Recently, I asked some cancer survivors to share their insights and tips with us so that we can better support those around us when they are diagnosed.

1. Organize a Meal Train

It's one thing to offer a meal, but another to coordinate it. A friend with cancer isn't going to remember specific dates and offers and if you don't set it up for them, they probably aren't going to want to burden you. 

2. Hire a cleaning service

Someone going through chemo isn't going to feel strong enough to keep up with their daily chores. Having the help of a cleaning service {or a kind friend willing to clean} will help with that burden.

3. Consider giving a gift that helps pass the time

My sister received a Kindle from her co-workers when she was going through chemo. Each session lasts around three hours, so having something to do during that time is helpful. Netflix offers year-long subscription services in the form of a gift card, which could come in handy to help pass the time when your loved one is recovering from surgery or during treatment.

4. Flood their mailbox

While you may want to stop by and see your friend or loved one, they may not be up for visitors. Send notes and cards to let them know that you are thinking of them.

5. Don't take it personally

If your friend doesn't respond to your texts, calls or e-mails, don't take it personally.  It's an overwhelming time.  My friend Aimee says to keep pursuing them. They really do appreciate it even if they can't reciprocate.

6. Don't just it!

It's one thing to say "let me know if I can help" but another to pick a specific time and make it happen.  Be specific in your offers of help. 

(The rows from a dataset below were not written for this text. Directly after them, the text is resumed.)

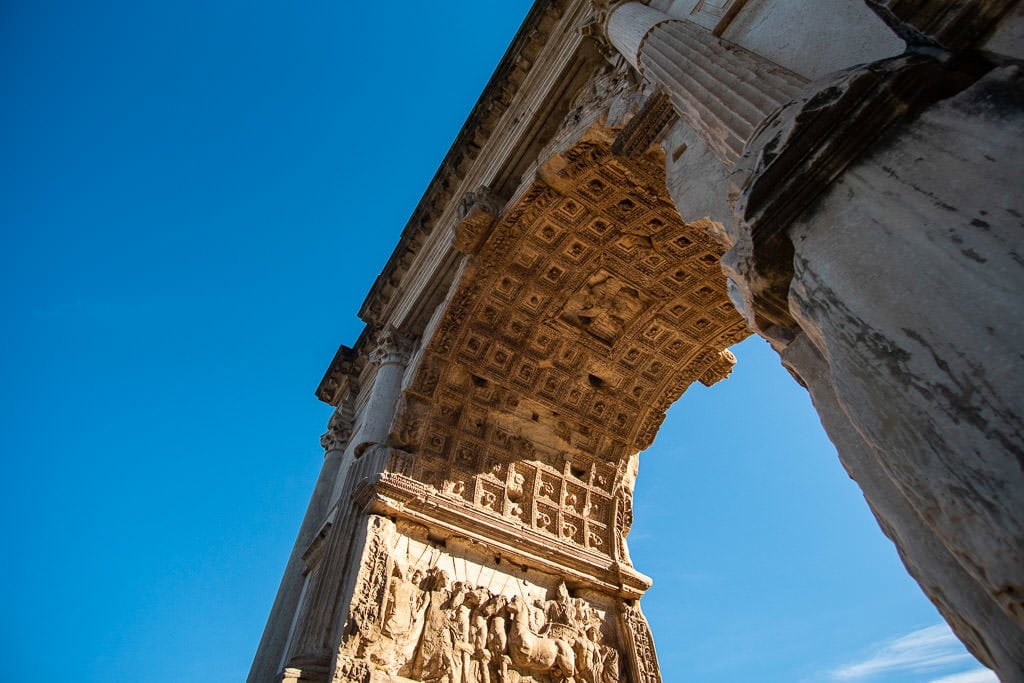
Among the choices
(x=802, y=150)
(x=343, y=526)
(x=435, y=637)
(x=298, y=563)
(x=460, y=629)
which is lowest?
(x=802, y=150)

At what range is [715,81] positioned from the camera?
2.78 metres

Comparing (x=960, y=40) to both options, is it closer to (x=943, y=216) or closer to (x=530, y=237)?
(x=943, y=216)

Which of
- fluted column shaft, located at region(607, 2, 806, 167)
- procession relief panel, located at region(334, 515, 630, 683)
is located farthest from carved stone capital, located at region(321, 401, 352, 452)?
fluted column shaft, located at region(607, 2, 806, 167)

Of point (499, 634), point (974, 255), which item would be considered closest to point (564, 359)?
point (499, 634)

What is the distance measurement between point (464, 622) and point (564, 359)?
12.0 feet

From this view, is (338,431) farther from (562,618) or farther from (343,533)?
(562,618)

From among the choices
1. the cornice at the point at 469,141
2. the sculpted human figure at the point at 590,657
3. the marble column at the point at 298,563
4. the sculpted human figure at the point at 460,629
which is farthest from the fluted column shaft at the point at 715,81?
the marble column at the point at 298,563

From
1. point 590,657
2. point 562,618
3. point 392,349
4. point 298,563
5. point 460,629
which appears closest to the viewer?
point 460,629

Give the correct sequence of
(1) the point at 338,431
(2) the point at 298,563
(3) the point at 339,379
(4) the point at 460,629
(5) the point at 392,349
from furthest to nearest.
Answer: (3) the point at 339,379 < (1) the point at 338,431 < (5) the point at 392,349 < (2) the point at 298,563 < (4) the point at 460,629

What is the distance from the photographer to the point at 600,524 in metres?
8.13

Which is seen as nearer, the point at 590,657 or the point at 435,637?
the point at 435,637

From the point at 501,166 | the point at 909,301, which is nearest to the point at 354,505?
the point at 501,166

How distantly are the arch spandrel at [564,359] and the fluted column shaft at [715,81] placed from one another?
244 centimetres

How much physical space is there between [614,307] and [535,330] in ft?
3.71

7. Organize a Facebook group

People are going to want to help but won't exactly know what to do or how to help unless there is something specific. Setting up a Facebook list and adding the needs {grocery run, help with the laundry, carpooling kids} as they happen and then responding to those needs is a great way to support your friend or loved one. 

It may be really difficult to know how you can help your loved one with cancer, but hopefully these tips will give you a starting point. I would love to see this post help others, so if you have any other ideas that I missed, please leave them in the comments.